From this Utopian dream arose the Royal Society of London, which received a Royal Charter from Charles II of England in 1662. The essential use and virtue of this society was and is publication. Its formation marks a definite step from isolated inquiry towards co-operative work, from the secret and solitary investigations of the alchemist to the frank report and open discussion which is the life of the modern scientific process. For the true scientific method is this: to trust no statements without verification, to test all things as rigorously as possible, to keep no secrets, to attempt no monopolies, to give out one’s best modestly and plainly, serving no other end but knowledge.
The long-slumbering science of anatomy was revived by Harvey (1578-1657), who demonstrated the circulation of the blood.... Presently the Dutchman, Leeuwenhoek (1632-1723) brought the first crude microscope to bear upon the hidden minutiæ of life.
These are but some of the brightest stars amidst that increasing multitude of men who have from the fifteenth century to our own time, with more and more collective energy and vigour, lit up our vision of the universe, and increased our power over the conditions of our lives.
§ 7. The New Growth of European Towns.
We have dealt thus fully with the beginnings of science in the Middle Ages because of its ultimate importance in human affairs.

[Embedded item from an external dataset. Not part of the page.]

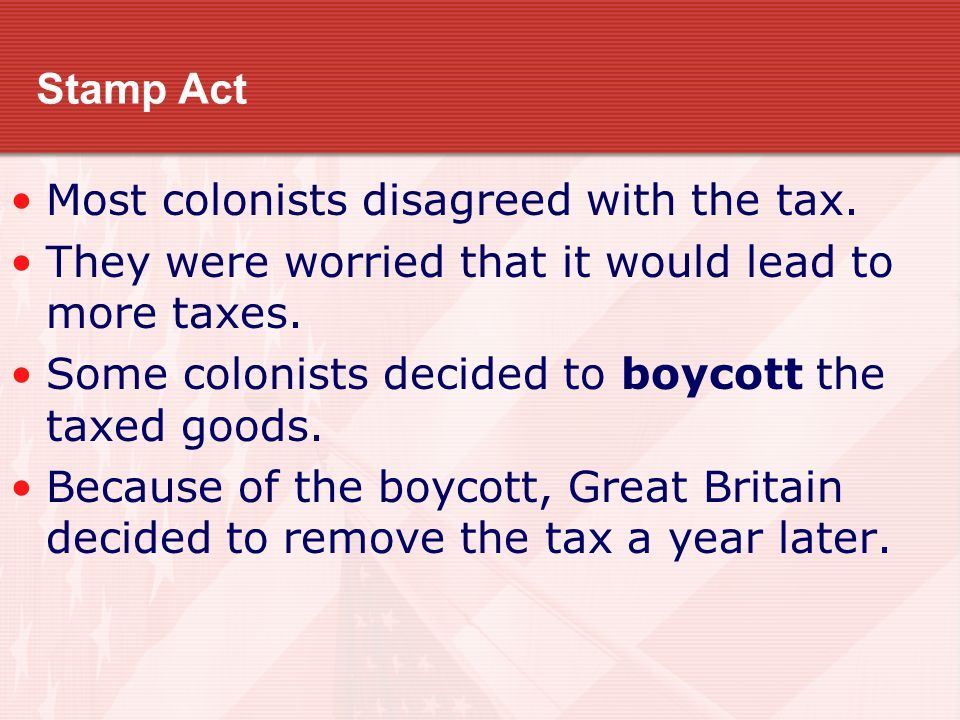 Stamp Act Most colonists disagreed with the tax. They were worried that it would lead to more taxes. Some colonists decided to boycott the taxed goods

In the long run, Roger Bacon is of more significance to mankind than any monarch of his time. But the contemporary world, for the most part, knew nothing of this smouldering activity in studies and lecture-rooms and alchemist’s laboratories that was presently to alter all the conditions of life. The church did indeed take notice of what was afoot, but only because of the disregard of her conclusive decisions. She had decided that the earth was the very centre of God’s creation, and that the Pope was the divinely appointed ruler of the earth. Men’s ideas on{v2-178} these essential points, she insisted, must not be disturbed by any contrary teaching. So soon, however, as she had compelled Galileo to say that the world did not move she was satisfied; she does not seem to have realized how ominous it was for her that, after all, the earth did move.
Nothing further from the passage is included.